─── Data provided ───
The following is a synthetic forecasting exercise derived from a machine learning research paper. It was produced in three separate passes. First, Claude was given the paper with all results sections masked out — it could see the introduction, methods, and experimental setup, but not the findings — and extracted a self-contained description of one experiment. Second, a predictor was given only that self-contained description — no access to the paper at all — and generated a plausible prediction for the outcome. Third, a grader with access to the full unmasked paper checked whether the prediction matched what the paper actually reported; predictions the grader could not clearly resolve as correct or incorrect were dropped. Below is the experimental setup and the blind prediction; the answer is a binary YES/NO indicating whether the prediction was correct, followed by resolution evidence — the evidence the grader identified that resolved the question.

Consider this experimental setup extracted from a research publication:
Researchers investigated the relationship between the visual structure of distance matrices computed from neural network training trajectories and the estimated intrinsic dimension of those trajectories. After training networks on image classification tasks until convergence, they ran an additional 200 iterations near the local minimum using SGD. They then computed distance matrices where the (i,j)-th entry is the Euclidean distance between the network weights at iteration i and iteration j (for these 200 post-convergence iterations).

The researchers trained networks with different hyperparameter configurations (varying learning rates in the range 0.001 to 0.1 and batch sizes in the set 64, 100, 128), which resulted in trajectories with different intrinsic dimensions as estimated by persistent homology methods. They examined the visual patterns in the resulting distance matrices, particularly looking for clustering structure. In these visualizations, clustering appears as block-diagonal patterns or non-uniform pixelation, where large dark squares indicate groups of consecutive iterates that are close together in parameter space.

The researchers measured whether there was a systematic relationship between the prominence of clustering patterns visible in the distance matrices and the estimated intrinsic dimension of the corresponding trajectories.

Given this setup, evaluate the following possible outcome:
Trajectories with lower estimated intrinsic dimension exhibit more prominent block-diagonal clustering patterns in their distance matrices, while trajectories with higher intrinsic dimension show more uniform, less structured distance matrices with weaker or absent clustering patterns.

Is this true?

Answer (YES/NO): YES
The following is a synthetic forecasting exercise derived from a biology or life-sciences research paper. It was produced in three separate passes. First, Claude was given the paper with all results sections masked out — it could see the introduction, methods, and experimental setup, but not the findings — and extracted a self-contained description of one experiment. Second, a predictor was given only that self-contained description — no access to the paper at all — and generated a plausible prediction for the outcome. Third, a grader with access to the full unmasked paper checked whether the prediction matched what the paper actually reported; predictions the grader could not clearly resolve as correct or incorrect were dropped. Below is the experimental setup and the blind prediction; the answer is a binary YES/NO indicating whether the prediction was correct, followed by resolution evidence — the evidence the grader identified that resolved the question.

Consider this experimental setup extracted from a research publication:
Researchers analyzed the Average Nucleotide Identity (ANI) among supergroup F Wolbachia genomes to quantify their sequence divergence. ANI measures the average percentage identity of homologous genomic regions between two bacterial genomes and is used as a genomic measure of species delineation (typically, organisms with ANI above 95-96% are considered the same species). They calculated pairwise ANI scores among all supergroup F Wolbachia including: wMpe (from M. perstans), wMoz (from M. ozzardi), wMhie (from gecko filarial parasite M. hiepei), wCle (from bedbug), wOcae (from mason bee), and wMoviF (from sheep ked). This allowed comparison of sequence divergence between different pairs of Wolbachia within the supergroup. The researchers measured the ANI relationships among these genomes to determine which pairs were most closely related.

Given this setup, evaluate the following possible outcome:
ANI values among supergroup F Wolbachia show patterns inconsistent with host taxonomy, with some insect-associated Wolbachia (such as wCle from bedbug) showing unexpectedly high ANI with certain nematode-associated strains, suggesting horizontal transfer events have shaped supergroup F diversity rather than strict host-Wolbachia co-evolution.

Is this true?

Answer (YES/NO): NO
───
- To do: The total wanted is the number of lines in the entries above that contain "among". Give it alone.

- Exercise output: 2